You have coded an algebraic contradiction. The assumption of the question you cite is that the random sample will approximately fill the range [-1, 1]. If you re-scale linearly, it is algebraically impossible to maintain that range unless the sum is 1 before scaling, such that the scaling makes no changes.

You have two immediate choices here:

1. Surrender the range idea. Make a simple change to ensure that the sum will be at least 1, and accept a smaller range after scaling. You can do this in any way you like that skews the choices toward the positive side.
2. Change your original "random" selection algorithm such that it tends to maintain a sum near to 1, and then add a final element that returns it to exactly 1.0. Then you don't have to re-scale.

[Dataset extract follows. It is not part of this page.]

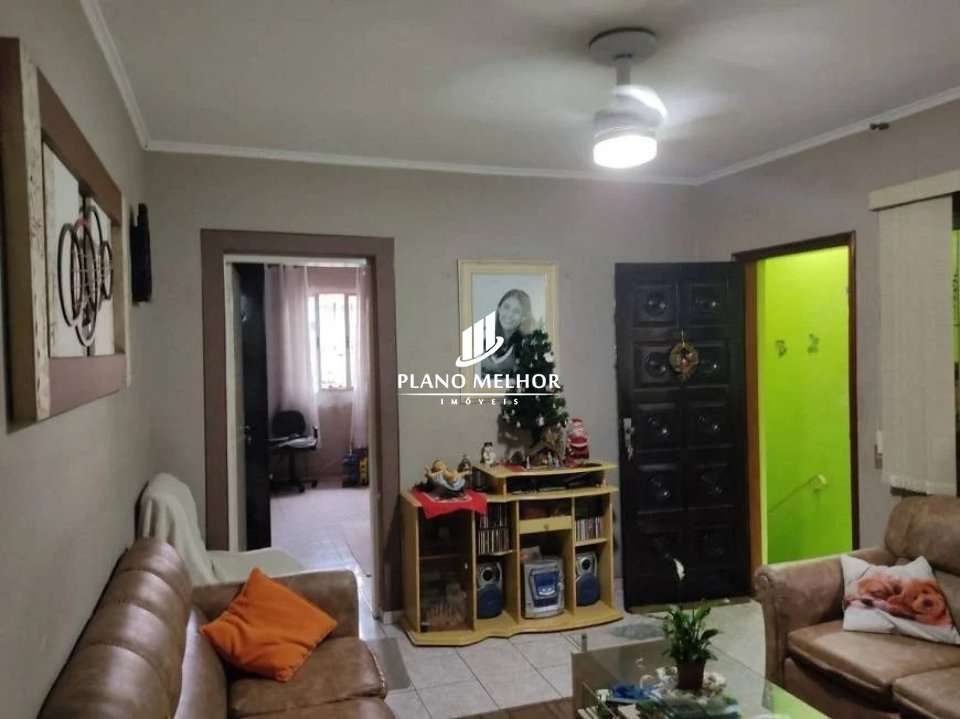 Casa, 2 quartos, 110 m² - Foto 9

Consider basic interval algebra. If you begin with the interval (range) of [-1,1] and multiply by a (which would be 1/sum(x) for you), then the resulting interval is [-a,a]. If a > 1, as in your case, the resulting interval is larger. If a < 0, then the ends of the interval are swapped.

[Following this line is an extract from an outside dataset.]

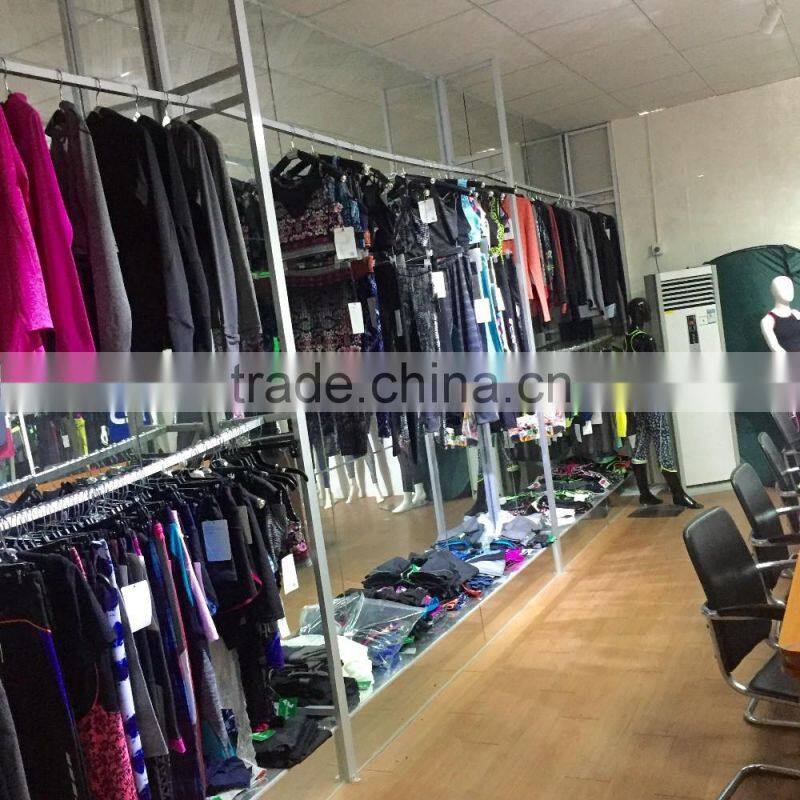 custom woman tank top, fintness tank top woman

From your comments, I infer that your conceptual problem is a bit more subtle. You are trying to force a distribution with an expected value of 0 to yield a sum of 1. This is unrealistic until you agree to somehow skew that distribution without certain bounds. So far, you have declined my suggestions, but have not offered anything you will accept. Until you identify that, I cannot reasonably suggest a solution for you.